Tunç, Ses ve Görüntü Bilişim Sistemi (SEGBİS) ile ceza infaz kurumlarında bulunan tutuklu ve hükümlülerin duruşma salonlarına getirilmeden duruşmalara katılabildiğini aktardı.
Elektronik tebligat sistemiyle bilgi güvenliği ve kişisel verilerin korunmasının sağlandığına dikkati çeken Tunç, haftalarca süren tebligat işleminin saniyeler içerisinde gerçekleştirilebildiğini, 323 milyon elektronik tebligat yapılarak, 11 bin 113 ton kağıt tasarrufu sağlandığını dile getirdi.
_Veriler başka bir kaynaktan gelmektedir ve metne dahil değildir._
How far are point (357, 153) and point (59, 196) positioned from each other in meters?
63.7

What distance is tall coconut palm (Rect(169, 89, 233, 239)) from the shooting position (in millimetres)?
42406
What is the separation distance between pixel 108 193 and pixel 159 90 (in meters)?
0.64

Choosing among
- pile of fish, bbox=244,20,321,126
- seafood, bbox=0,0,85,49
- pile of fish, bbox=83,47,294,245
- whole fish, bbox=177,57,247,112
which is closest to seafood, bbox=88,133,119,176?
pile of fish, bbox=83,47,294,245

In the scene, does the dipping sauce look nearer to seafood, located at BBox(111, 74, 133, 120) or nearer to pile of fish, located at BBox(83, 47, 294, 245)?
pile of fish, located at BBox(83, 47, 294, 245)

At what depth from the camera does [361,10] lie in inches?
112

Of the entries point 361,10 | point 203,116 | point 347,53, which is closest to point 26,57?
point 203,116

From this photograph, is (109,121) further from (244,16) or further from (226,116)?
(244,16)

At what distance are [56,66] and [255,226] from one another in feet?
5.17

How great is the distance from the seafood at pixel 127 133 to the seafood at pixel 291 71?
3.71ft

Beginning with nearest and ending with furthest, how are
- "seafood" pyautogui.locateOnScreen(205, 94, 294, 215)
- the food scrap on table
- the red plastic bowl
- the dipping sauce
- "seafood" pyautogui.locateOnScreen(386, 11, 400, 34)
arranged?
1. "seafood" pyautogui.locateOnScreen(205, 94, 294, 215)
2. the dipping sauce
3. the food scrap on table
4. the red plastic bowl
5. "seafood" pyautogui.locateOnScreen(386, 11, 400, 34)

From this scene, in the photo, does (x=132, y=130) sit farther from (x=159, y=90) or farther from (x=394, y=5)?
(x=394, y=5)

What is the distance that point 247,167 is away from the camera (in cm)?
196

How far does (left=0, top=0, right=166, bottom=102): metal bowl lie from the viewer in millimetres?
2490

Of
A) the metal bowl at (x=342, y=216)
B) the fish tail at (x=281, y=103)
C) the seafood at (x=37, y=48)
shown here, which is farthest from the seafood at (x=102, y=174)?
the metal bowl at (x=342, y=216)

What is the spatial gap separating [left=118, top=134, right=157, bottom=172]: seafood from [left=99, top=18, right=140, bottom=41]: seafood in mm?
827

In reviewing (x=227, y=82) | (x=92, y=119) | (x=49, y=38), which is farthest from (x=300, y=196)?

– "Yapay zeka destekli sistemler geliştiriyoruz"
Tunç, son yıllarda yapay zeka teknolojilerinin hukuk alanında kullanımının da gündeme geldiğini ifade ederek, şu değerlendirmede bulundu:
"Türkiye'de bu konuda büyük veri analizleri, dava yoğunluk haritaları ve yargı süreçlerinin iyileştirilmesine yönelik çeşitli yazılımlar geliştirilmektedir. Özellikle dava tasnifi, benzer içtihatların tespiti ve karar taslakları oluşturma gibi alanlarda yapay zeka destekli sistemler geliştiriyoruz. Bu alanda çalışmalarımız devam ediyor ve bu çalışmalarda etik, hukuki ve teknik boyutları dikkatle ele alıyoruz. Teknolojik dönüşüm süreci, sadece fırsatlarla değil, aynı zamanda bazı zorluklarla da birlikte gelmektedir. Özellikle veri güvenliği ve kişisel verilerin korunması bu süreçte en çok tartışılan konulardan biridir. Hassas yargı verilerinin dijital ortamda saklanması güçlü bir siber güvenlik altyapısı gerektirmektedir. Bu kapsamda Türkiye olarak, siber güvenliği sağlayan önemli adımları hayata geçirdik ve Siber Güvenlik Başkanlığını da kurduk."
"Türkiye'de hukuk alanındaki dijitalleşmeyi daha da derinleştirmekte kararlıyız. Bu alanda gerçekleştirdiğimiz sistemleri ve tecrübeyi de bu ortak vizyonun parçası olarak paylaşmaya hazırız." ifadesini kullanan Bakan Tunç, bu süreci aynı zamanda hukuki, etik ve toplumsal temeller üzerine inşa ettiklerini söyledi.
Tunç, "Çünkü dijitalleşme, adaletin hızını artırırken adaletin özünü, yani hakkaniyet ve tarafsızlık ilkesini zedelememeli, ayrıca vatandaşların haklarının korunmasında da taviz vermemelidir. Sonuç olarak, dijital çağın getirdiği bu büyük değişim içinde, vatandaşların korunması artık sadece bir hak değil, aynı zamanda bir zorunluluktur. Her birimiz bu dönüşümün hem kullanıcısı hem de sorumlusuyuz." diye konuştu.